I think we have all had that moment when we ran into someone from high school, who was either a crush or a bully, and felt that what we have become wasn't good enough. And if you tell me that this has never happened to you, you are either a hermit who doesn't leave your basement, don't live where you went to school and never go back, or you were a popular kid or a bully. I have had that moment, even with people I would have called a friend in high school. I have skipped weddings I was invited to because I was not secure in what I had done with my life. Sad I know, but the truth.
We all have those moments where we want to be the best self we can be, and in a split second we feel it is not enough. I went through 14 months out of work in my field, and had to move home during that time. While I was home, I duck out of places if I saw someone I knew. Even now when I am less than six months outside of having my Master's, I have moments that I feel I haven't done enough with my life, because I am not married and have no kids. My peers from high school are married, and some have kids. I believe it is a constant thing that is just part of life.

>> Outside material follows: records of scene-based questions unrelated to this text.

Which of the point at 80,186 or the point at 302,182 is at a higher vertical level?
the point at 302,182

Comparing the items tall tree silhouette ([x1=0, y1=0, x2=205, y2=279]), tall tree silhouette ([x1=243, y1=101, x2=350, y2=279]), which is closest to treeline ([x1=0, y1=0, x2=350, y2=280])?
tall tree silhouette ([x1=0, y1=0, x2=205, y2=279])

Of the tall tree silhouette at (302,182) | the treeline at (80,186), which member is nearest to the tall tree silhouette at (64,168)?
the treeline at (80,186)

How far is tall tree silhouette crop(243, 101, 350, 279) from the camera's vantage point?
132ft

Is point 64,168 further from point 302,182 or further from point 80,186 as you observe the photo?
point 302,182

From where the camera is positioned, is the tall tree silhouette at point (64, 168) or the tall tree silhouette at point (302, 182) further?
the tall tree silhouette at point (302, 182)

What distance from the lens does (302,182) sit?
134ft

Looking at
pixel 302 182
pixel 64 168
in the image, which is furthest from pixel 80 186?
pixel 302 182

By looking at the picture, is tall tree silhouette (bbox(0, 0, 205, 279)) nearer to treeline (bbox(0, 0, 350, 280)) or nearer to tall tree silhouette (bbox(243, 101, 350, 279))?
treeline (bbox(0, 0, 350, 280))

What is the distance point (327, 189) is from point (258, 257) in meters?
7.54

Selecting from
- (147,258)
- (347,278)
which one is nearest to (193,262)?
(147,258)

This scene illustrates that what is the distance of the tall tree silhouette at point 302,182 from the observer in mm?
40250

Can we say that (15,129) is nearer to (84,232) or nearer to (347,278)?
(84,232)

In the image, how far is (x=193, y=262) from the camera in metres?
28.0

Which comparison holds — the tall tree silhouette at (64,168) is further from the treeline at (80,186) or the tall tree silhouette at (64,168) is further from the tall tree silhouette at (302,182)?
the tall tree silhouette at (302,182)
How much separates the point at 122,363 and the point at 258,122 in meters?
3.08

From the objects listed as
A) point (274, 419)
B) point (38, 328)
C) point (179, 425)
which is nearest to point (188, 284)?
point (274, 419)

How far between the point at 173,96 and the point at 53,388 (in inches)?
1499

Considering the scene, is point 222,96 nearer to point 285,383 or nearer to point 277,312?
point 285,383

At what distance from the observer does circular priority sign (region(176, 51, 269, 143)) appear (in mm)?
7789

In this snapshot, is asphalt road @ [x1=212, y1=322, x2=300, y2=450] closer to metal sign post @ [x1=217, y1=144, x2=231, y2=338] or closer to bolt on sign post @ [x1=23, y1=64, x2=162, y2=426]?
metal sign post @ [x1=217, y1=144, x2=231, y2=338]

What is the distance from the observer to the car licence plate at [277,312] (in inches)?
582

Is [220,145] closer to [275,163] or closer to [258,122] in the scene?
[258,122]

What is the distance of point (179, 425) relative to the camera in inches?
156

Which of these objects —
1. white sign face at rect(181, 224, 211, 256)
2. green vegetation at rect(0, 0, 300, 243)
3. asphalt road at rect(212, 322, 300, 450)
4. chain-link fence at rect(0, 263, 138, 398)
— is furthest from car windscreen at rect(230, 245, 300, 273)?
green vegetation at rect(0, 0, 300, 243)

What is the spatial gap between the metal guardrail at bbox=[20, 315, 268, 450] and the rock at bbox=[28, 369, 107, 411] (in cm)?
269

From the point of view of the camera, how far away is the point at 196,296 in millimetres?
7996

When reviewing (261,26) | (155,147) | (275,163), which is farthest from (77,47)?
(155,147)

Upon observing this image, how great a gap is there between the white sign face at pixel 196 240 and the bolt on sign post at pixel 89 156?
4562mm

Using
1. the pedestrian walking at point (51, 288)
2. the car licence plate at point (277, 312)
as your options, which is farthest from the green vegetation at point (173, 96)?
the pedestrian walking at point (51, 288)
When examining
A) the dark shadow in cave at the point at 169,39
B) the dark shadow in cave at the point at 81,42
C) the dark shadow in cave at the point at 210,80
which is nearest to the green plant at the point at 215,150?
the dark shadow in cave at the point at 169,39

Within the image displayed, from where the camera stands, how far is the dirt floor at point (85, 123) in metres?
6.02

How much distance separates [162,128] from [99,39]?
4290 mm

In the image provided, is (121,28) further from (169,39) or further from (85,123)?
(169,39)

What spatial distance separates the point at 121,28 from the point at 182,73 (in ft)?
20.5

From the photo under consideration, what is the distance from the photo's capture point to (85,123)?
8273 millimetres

This movie was basically just one of the run ins that spirals out of control. And parts of it were hilarious because I was putting myself in Matt's shoes and seeing how it would play out. I really thought that Wendy would get into Cambridge. Barry was funny, but I felt like he was the ultimate cliche of someone who is a loser after high school, I mean come on, he was a car salesman.

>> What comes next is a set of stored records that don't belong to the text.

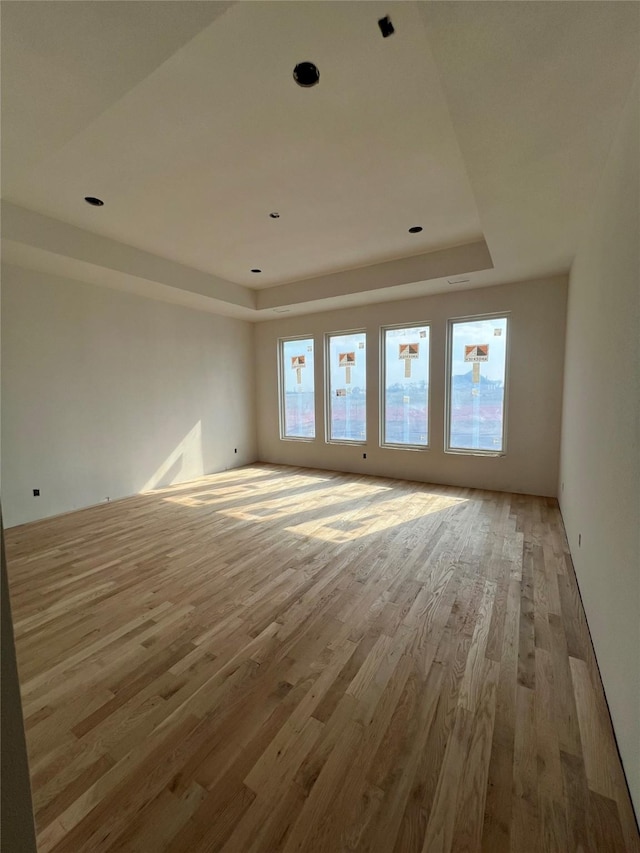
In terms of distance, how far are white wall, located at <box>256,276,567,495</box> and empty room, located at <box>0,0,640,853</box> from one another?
0.04 meters

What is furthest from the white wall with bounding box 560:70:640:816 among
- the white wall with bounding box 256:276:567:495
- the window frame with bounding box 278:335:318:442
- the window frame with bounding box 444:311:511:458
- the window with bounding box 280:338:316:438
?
the window with bounding box 280:338:316:438

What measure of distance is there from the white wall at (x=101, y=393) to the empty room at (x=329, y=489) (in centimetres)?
4

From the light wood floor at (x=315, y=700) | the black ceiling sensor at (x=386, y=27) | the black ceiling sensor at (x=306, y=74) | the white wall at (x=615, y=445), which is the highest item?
the black ceiling sensor at (x=306, y=74)

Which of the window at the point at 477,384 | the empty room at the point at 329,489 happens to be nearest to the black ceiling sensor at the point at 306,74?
the empty room at the point at 329,489

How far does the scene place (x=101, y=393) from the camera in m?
4.78

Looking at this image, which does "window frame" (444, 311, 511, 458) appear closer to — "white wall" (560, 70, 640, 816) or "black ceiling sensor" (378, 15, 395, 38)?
"white wall" (560, 70, 640, 816)

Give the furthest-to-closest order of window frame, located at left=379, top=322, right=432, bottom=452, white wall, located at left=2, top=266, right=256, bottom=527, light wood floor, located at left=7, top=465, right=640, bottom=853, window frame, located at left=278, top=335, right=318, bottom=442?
window frame, located at left=278, top=335, right=318, bottom=442
window frame, located at left=379, top=322, right=432, bottom=452
white wall, located at left=2, top=266, right=256, bottom=527
light wood floor, located at left=7, top=465, right=640, bottom=853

Overall it wasn't horrible, but I doubt that I will view it again. Unlike the other movie I just watched which was The Town, which hands down is one of my favorite movies. This was not on Netflix, but damn I had to mention it. I have seen that movie probably a dozen times and will continue to watch it at that pace. I absolutely love it, in fact I wanted to become a bank robber after I saw it in the theatre. (disclaimer, not really)
That movie is so bad ass. Ben Affleck is bad ass in it. I am not one to like action movies much, but damn this turned me on to them. I just watched the extended cut now, and there are some uber gory scenes, holy hell. And some shit made more sense after seeing the extended cut. Especially my favorite scene where Doug says to Jem, "I need you help. I can't tell you what it is, you can never ask me about it later, and we're gonna hurt some people." And Jem's response, "Who's car we gonna take?" I LOVE THAT SCENE! And then the after added in a lot of ah ha moments.
Now I am using my HuluPlus subscription instead of Netflix, I am soooo far behind in some of my shows. Maybe if I catch up I can keep up with one of my other blogs attached to this account. I attempt so much, and I am determined to actually make them succeed these days. Well until I Netflix again, I bid you adieu.